Erbaydar, "Bu böyleyken toptancı birtakım yaptırımlara gidilmesi; hem salgının gidişatı açısından hem de sağlık sistemi ile toplum arasındaki ilişkiler, diğer aşı programları açısından geri döndürülemez başka hasarlara yol açabilir. Bunu dikkate alarak yaptırım ya da kısıtlamaların bazı önceliklendirmelerle en etkili noktalar değerlendirilerek, iyi seçilerek yapılması gerekiyor" diyor.
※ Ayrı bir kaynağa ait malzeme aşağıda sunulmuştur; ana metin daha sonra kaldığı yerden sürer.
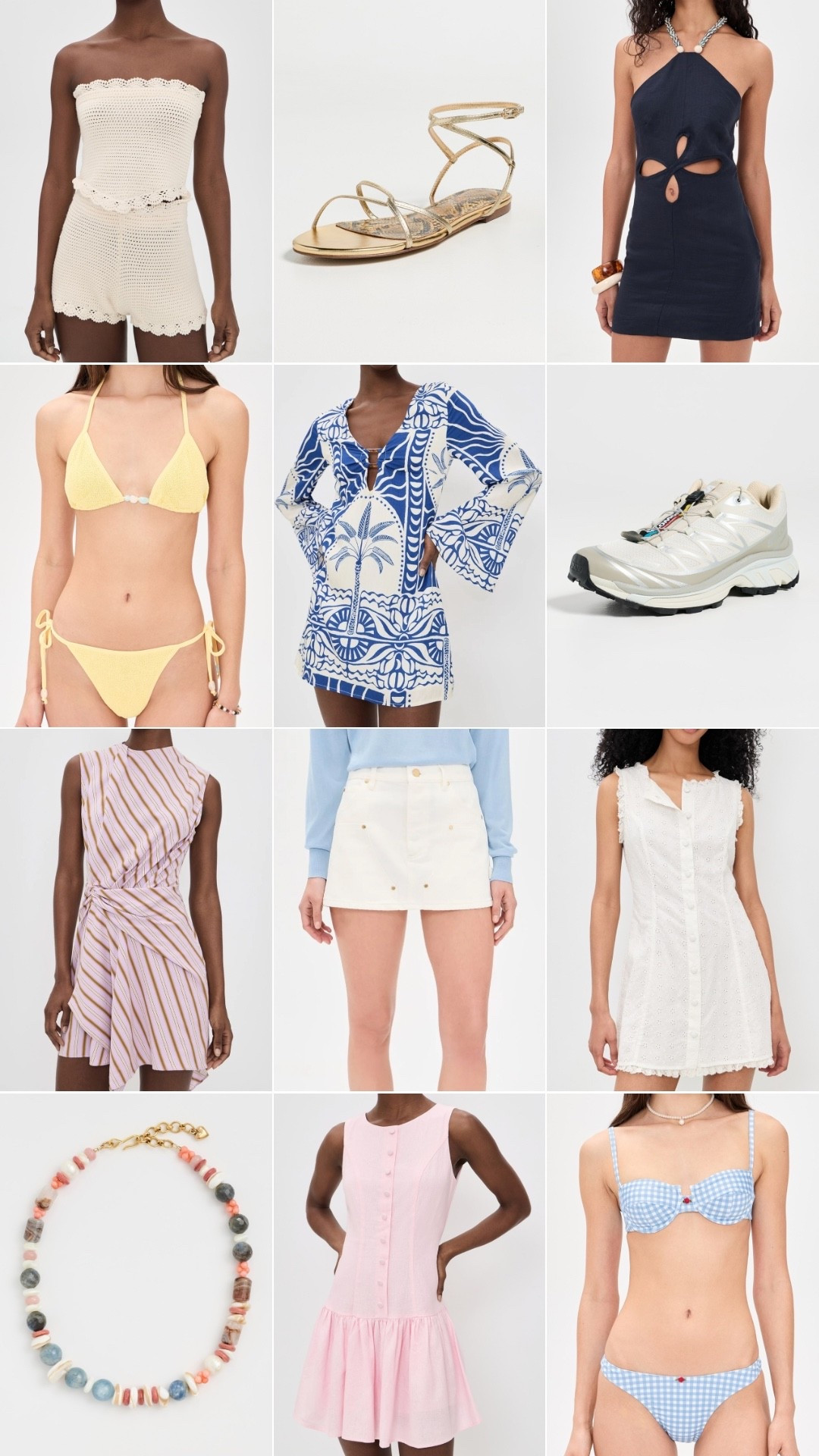 Shopbop 
Spring dress 
Summer dress 
Bathing suit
Örnek olarak üniversite öğrenci yurtlarını veren Erbaydar, üniversitelerin açılmasıyla birlikte Eylül ayında üniversitelerde, yurtlarda ciddi bir yoğunluk yaşanacağını söylüyor. Erbaydar, bu durumda nasıl bir tedbir alınacağı konusunda şöyle diyor:
"Öğrenci yurtlarında 7/24 bir arada yaşama tarzında, toplu yaşam olacak. Bunu düşündüğümüz zaman öğrenci yurtlarında kalacak grubun öncelikli bir grup olduğu değerlendirmesini yapabilirim. Öğrenci yurtlarında mutlaka aşılı olma koşulunun getirilmesi gerektiğini net olarak söyleyebilirim. Ama bunun dışındaki öğrenci ortamlarının kademelendirilerek, iyi risk değerlendirilerek birtakım önlemler getirilmesi gerekir. Dershanelerin niteliği, öğrenci sayısının yoğunluğu, açık hava aktivitelerinin ya da aktivite süresinin niteliği, koruyucu davranışlar, havalandırma olanakları gibi çok çeşitli faktörler söz konusu olabilir."
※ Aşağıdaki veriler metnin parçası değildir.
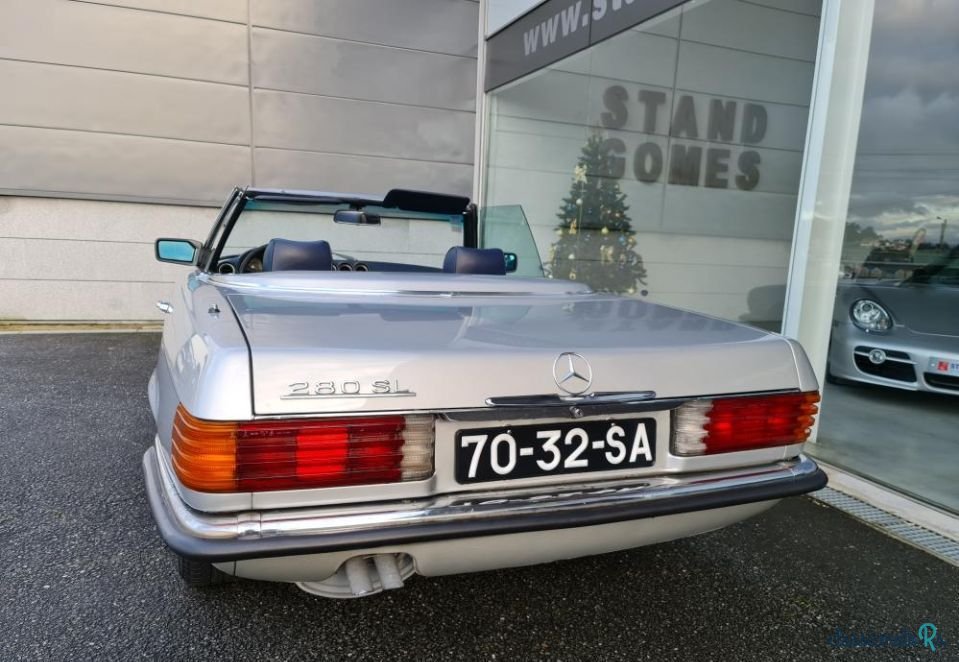 1984' Mercedes-Benz Sl-280 photo #4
Prof. Erbaydar; aşı hakkı olmasına rağmen tıbbi ya da geçerli hukuki bir mazereti olmadan bilinçli olarak aşılı olmayan kişilerin, Covid-19'a yakalandıklarında tıbbi giderlerini kendilerinin karşılamasının da istenebileceğini öngörüyor. Erbaydar, "Bu tür; çok dikkatle seçilmiş mantıksal olarak çok iyi savunulabilecek müdahalelerin yapılması gerekiyor" mesajı veriyor.
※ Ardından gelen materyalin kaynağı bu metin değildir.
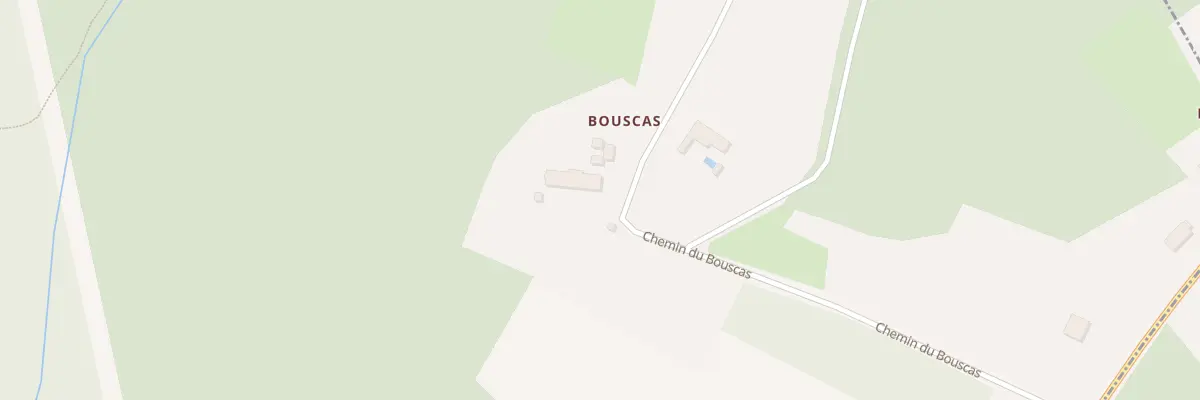 Plan du 5001F Bouscas à Esperce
Salgının hangi ortamlarda, mekanlarda daha çok yayıldığına ilişkin verilerin dikkatlice toplanması, incelenmesi ve buna göre karar verilmesi gerektiğinde ısrar eden Prof. Erbaydar, "Fabrikalar dururken AVM'lere veya restoranlara odaklanmak, sadece ticari mantıkla birtakım kararlar vermek doğru olmayacaktır. Aşısızları engellemek, aşılıları onlardan korumak gibi, toplumun bir kesiminin ihtiyaçlarını dikkate almak gibi bir yaklaşım düşünülemez" uyarısı da yapıyor.